- [Source extract]
--- START ---
A new biography argues the German dictator’s true obsession was to find a way to compete with the US and Great Britain.

Photo: Jilbert Ebrahimi/unsplash
Photo: Jilbert Ebrahimi/unsplash
Published 13 Sep 2019 

Book review: Hitler: Only the World Was Enough, by Brendan Simms (Allen Lane, 2019)

“Those who come hither are generally the most stupid of their own nation … Unless the stream of their importation could be turned from this to other colonies … they will very soon outnumber us.”

So complained Benjamin Franklin from Philadelphia in 1753. The target of his ire was the Germans, who were migrating across the Atlantic “in droves”, diluting the liberty-loving Anglo-Saxon stock of the American colonies.

More than 150 years later, German emigration to the United States would, for very different reasons, be mourned by a very different political thinker. In contrast to Franklin, Adolf Hitler believed that it was the very ablest of the German race who had been lured to America, pushing their European homeland into a state of demographic degeneration. Hitler concluded that the only remedy was a vast eastward expansion of German lands in order to compete with the resources and quality of life of the United States.

This is the thesis of the historian Brendan Simms, whose fascinating new biography of Hitler argues that the guiding principle of the German dictator’s thought was neither antisemitism nor anti-communism, but in fact a steadfast obsession with the United States and Great Britain.

Hitler, Simms claims, first incubated this obsession as a lance corporal on the Western Front during the First World War. In the months and years that followed, the Anglo-American world came to colonise his imagination, manifesting itself there as a source of both wonder and fear. The vast territories that the British and the Americans had amassed, and on which the Anglo-Saxon was nourished, were, Hitler came to believe, the model on which a regenerated Germany could reclaim its global status. With Lebensraum attained in Europe’s east, a program of “positive” and “negative” eugenics would ensure the enduring quality of the German race. In short, Hitler saw the Anglo-American world as posing an existential threat. Germany was faced with a simple choice: compete or perish.
--- END ---
- [Information supplied]
--- START ---
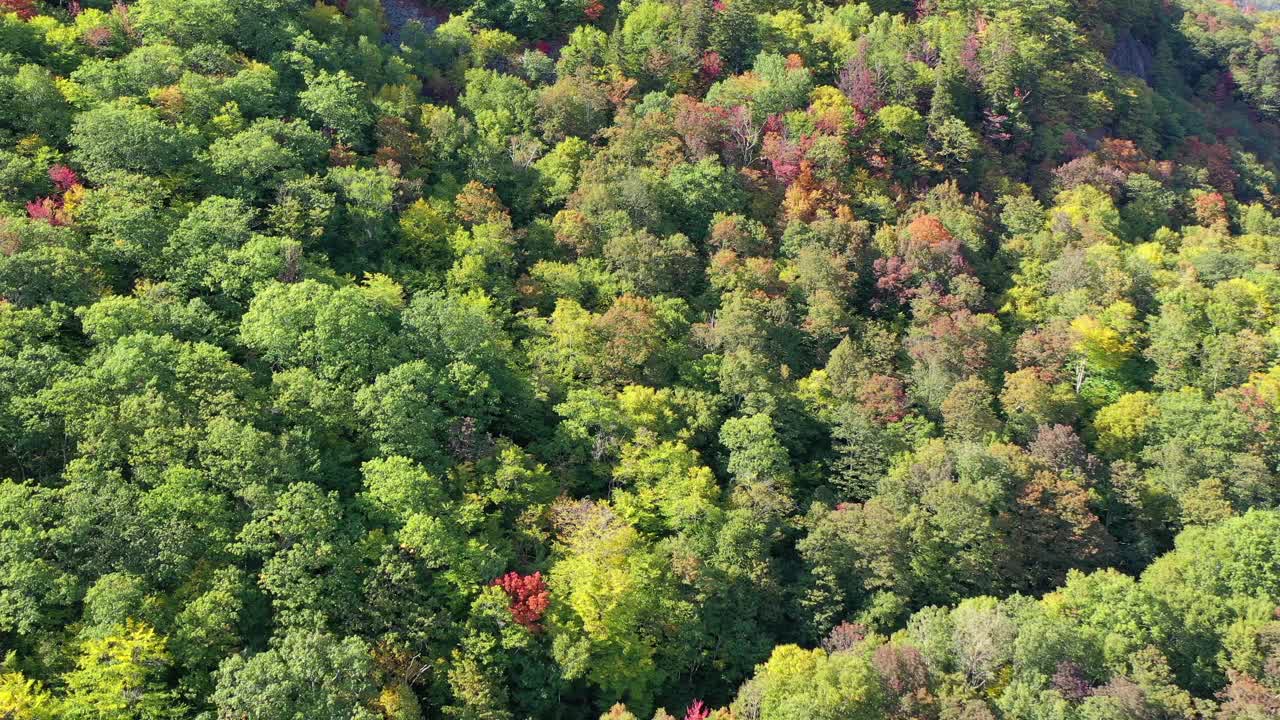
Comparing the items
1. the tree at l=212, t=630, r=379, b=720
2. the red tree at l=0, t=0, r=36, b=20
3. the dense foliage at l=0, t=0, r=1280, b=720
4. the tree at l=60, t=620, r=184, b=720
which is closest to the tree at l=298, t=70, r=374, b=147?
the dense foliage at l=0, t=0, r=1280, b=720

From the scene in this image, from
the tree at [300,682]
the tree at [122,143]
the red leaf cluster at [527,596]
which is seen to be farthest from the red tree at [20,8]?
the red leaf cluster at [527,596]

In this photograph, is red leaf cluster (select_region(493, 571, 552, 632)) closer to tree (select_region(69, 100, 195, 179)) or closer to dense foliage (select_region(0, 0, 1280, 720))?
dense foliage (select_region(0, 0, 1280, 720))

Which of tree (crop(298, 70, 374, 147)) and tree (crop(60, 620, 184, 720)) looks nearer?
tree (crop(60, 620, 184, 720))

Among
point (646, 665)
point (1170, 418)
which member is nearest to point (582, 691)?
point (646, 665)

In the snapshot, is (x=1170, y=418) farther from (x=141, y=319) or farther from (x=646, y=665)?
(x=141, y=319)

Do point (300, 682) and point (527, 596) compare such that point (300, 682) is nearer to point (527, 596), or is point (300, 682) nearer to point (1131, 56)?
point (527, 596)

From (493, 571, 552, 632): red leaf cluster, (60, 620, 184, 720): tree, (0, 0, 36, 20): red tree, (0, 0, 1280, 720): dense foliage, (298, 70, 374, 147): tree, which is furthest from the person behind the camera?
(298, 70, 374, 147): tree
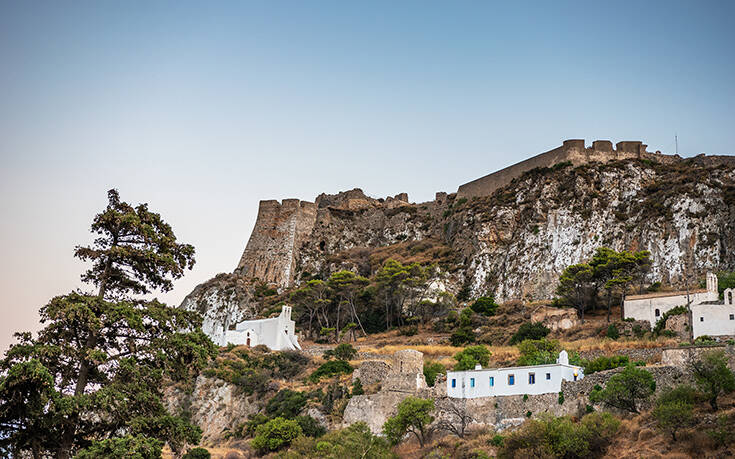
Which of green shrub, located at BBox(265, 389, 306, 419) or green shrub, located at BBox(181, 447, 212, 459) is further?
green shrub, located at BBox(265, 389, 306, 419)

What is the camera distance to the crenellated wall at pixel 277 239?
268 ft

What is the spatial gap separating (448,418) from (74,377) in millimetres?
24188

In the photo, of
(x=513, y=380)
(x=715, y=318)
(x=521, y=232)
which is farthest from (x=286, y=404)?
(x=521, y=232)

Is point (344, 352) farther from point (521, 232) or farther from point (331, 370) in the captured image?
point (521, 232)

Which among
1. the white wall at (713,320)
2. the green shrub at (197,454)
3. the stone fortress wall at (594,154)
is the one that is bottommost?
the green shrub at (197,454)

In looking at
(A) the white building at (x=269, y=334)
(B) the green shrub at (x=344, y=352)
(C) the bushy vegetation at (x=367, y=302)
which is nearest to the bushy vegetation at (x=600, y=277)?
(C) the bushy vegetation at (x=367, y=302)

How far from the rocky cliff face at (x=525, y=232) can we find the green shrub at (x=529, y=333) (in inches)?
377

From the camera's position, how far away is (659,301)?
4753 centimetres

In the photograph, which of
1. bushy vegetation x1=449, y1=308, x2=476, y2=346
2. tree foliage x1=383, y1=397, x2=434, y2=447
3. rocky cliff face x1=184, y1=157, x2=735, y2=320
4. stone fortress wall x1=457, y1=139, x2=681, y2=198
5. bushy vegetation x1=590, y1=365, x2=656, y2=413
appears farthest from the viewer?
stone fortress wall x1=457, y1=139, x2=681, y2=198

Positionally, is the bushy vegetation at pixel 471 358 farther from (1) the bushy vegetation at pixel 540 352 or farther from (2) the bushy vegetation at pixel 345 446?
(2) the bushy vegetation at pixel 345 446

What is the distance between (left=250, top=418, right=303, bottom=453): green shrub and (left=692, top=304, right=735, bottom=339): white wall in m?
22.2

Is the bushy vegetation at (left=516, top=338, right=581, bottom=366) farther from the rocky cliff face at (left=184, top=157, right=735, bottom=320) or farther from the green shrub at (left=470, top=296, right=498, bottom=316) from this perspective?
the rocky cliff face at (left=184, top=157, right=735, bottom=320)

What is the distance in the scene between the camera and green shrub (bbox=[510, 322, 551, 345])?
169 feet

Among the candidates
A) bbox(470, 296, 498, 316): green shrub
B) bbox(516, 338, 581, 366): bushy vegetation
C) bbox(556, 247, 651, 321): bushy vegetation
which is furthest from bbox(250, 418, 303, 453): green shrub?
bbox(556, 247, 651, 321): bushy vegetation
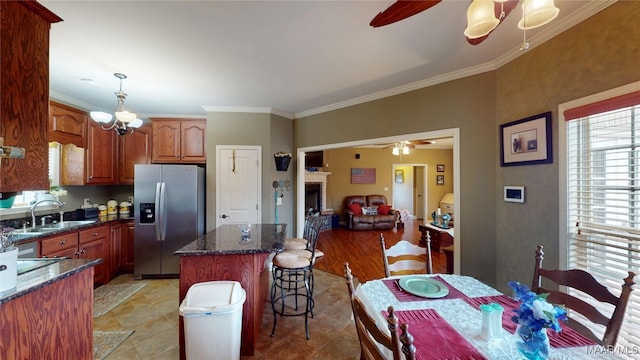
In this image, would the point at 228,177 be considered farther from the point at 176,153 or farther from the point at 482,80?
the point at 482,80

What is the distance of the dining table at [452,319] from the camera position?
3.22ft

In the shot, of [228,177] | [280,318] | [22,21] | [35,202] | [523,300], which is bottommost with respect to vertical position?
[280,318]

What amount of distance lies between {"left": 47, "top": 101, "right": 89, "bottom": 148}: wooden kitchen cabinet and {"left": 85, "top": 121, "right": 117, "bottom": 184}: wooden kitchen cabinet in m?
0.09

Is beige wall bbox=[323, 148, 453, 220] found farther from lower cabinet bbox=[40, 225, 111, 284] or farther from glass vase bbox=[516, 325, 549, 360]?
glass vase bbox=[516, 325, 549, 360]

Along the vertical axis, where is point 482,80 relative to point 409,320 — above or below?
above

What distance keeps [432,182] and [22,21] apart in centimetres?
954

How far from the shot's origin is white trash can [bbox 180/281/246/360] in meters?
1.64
--- END ---
- [Problem to solve] According to the book review, where and in what role did Hitler first develop his obsession with the United States and Great Britain? The listing can be set aside.

- [The reply] He developed it as a lance corporal on the Western Front during the First World War.